▶ THE PROBLEM: Any pictures in the records below must be left out when you repeat the lines from the line containing "E-Book (epub) Bordertown" through the line containing "CARD OF 1908" exactly.

▶ EXTRACTED ENTRIES:
□ □ □

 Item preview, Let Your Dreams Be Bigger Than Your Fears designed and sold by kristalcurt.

□ □ □

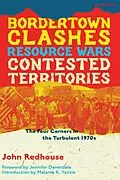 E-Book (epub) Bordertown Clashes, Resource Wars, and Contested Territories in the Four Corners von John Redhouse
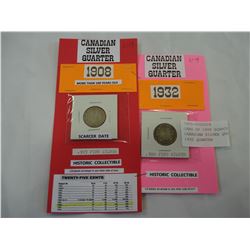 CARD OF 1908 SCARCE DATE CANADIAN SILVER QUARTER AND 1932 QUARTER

□ □ □

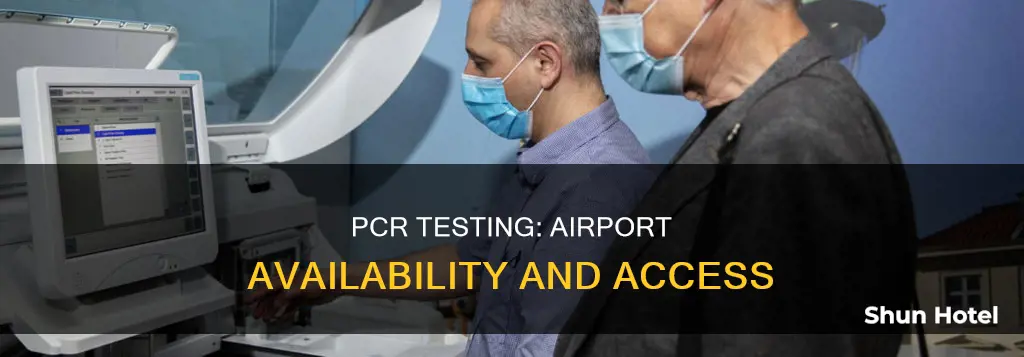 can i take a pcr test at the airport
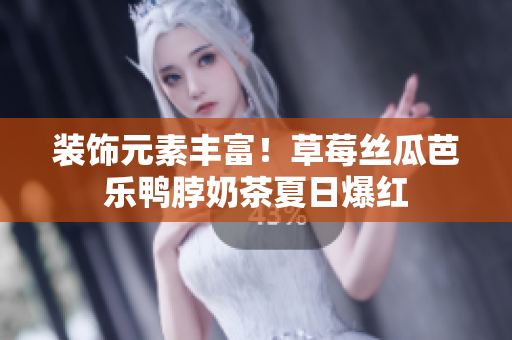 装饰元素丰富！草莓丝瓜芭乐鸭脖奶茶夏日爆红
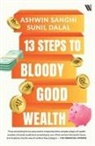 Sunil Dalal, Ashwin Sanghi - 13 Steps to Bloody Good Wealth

□ □ □

▶ ANSWER TO THE EXERCISE:
 E-Book (epub) Bordertown Clashes, Resource Wars, and Contested Territories in the Four Corners von John Redhouse
 CARD OF 1908 SCARCE DATE CANADIAN SILVER QUARTER AND 1932 QUARTER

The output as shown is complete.